Jérémie Bennequin, Les Ommes

L” ‘ôteur” en a de bonnes

Jouant avec sa jaquette sur un pla­giat reven­di­qué comme tel des livres des Edi­tions de Minuit (on verra plus loin pour­quoi), ce livre pro­pose un nou­veau type d’effacement dif­fé­rent de ceux qu’il pra­tique habi­tuel­le­ment.
Appa­rem­ment, ce livre d’artiste res­semble à un cata­logue de dif­fé­rents types de gommes. Mais la jaquette indique une autre voix de même que le titre tron­qué : il rap­pelle le roman (presque poli­cier) d’Alain Robbe-Grillet, Les Gommes aux Edi­tions de Minuit.

Sur la page de garde, Les gommes sont pho­to­gra­phiées, fron­ta­le­ment, tels des hommes. Lle “h” étant aspiré peut dis­pa­raître. Mais il ne faut pas s’arrêter à l’enveloppe : il existe dans le livre une his­toire der­rière ces gommes en un dia­logue entre le visuel et l’écrit.
Et les mots qui s’effacent a priori au pro­fit des images leur attri­buent leur “légende”.

Afin de réunir ses gommes et leurs his­toires, Ben­ne­quin a tra­vaillé des années pour recher­cher les bonnes pour créer une dia­lec­tique entre ces objets et les pages du livre de Robbe-Grillet. Ici, les gommes effacent les hommes (du moins le tra­vail de l’un d’entre eux et la lec­ture des autres) alors que nor­ma­le­ment l’inverse est plus plau­sible.
Elles le font comme à l’insu de leur plein gré. Ce qui est après tout nor­mal pour ce spé­cia­liste des effa­ce­ments scripturaux.

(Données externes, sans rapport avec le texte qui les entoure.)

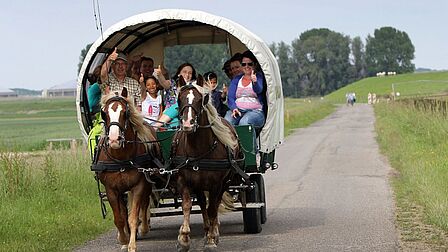 Maaswijk, buitengebied met paard en wagen.
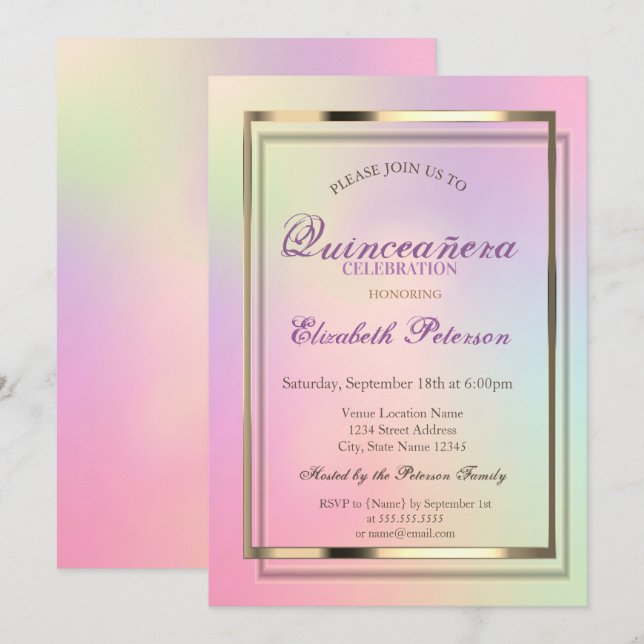Invitación Elegante Guay Holographic Quinceañera (Anverso / Reverso)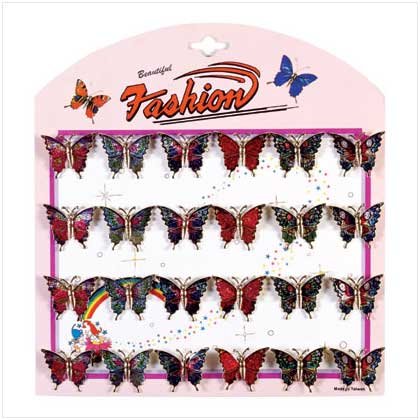 IRIDESCENT BUTTERFLY PINS 24 PACK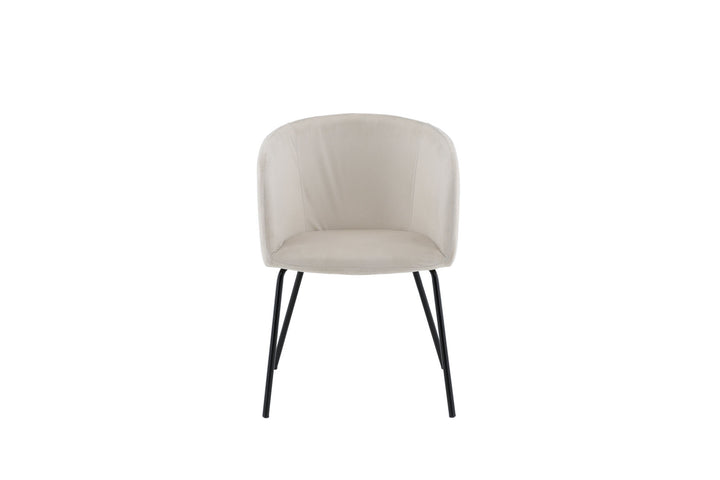 Venture Home Berit Chair - Black / Beige Velvet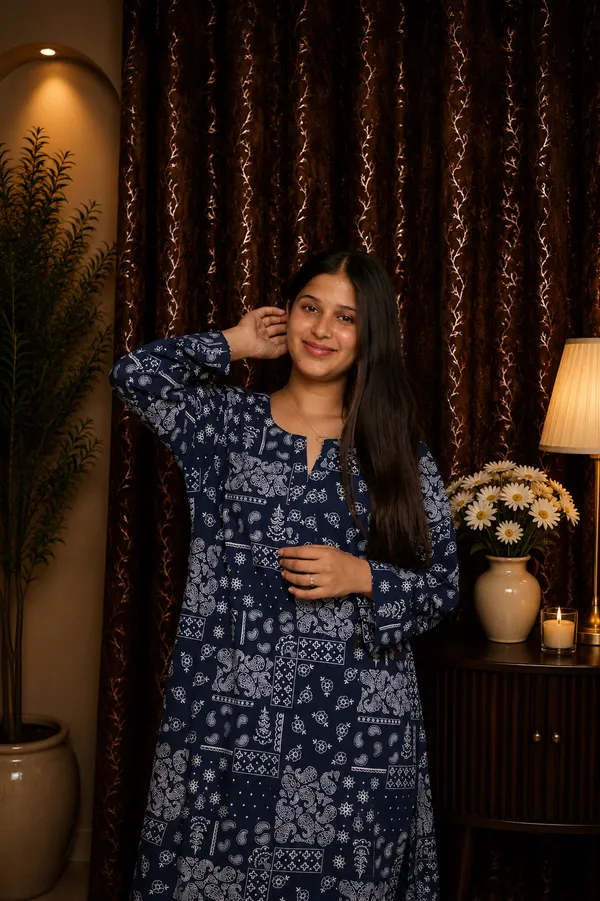 Aaraish_Women_Navy_Blue_Ethnic_Printed_Kurta_Co-Ord_Set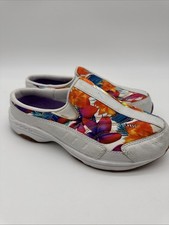 Women's Easy Spirit, Traveltime Clog White Floral 450 Size 6M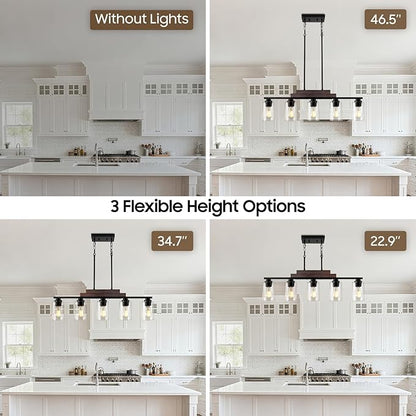 Dining Room Light Fixture Over Table, 5-Light Farmhouse Chandeliers for Dining Room Hanging, Linear Pendant Lights Kitchen Island Lighting, Wood Ceiling Light Fixture with Clear Glass Shade, Black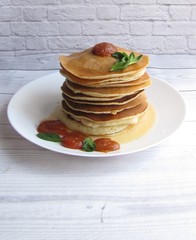 pancakes with strawberry jam
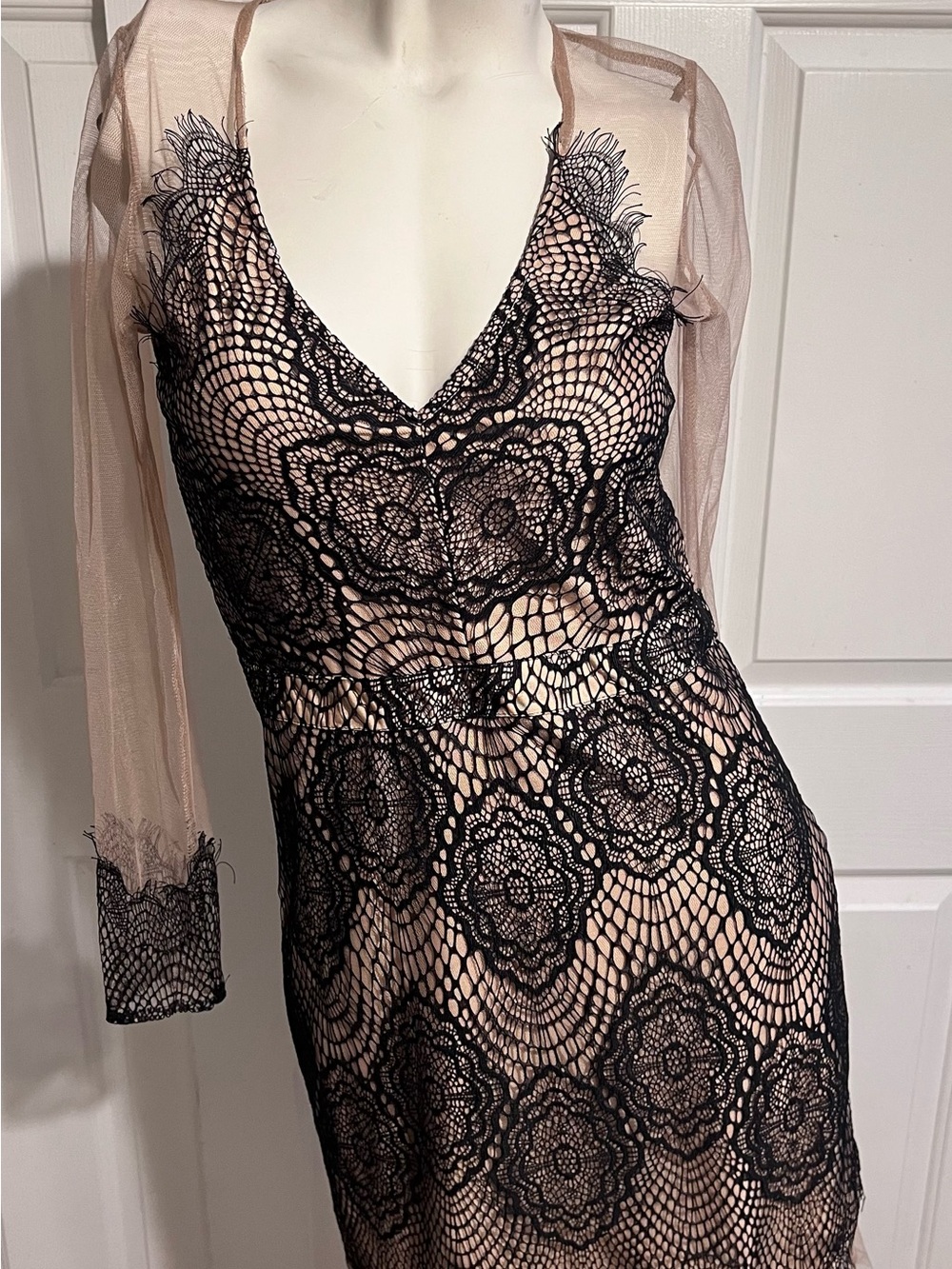 Black Crochet Lace Overlay Nude Slip Dress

Mais à l’effacement clas­sique chez un tel “ôteur” d’un texte-source dont la tex­ture est tri­tu­rée pour dis­pa­raître, ici il n’existe pas de gom­mage à pro­pre­ment par­ler. Ce qui n’empêche pas l’apparition d’une autre sorte de vide.
Certes, les petits blocs colo­rés des gommes sur les pages impri­mées ne laissent pas le corps du texte-support tota­le­ment indemne : demeure tou­jours une zone cachée par la pré­sence de l’objet.

Néan­moins, ce n’est plus l’action de gom­mer mais l’ustensile de pape­te­rie lui-même qui pèse sur le texte en le cachant. Dès lors, des pages res­semblent plus à des pré­sen­toirs ou comme l’écrit l’auteur de “petits autels d’un sacri­fice à venir”.
D’où ici un déca­lage pour la créa­tion d’un roman d’anticipation : le gom­mage est à venir. Celui des gommes par l’action des hommes, ce qui prouve ce que Ben­ne­quin annonce : “En somme les hommes sont comme des gommes”. Et comme elles, ils s’effacent et sur­tout disparaissent.

jean-paul gavard-perret

Jéré­mie Ben­ne­quin, Les Ommes, Manuella édi­tions, Paris, 2022, 270 p.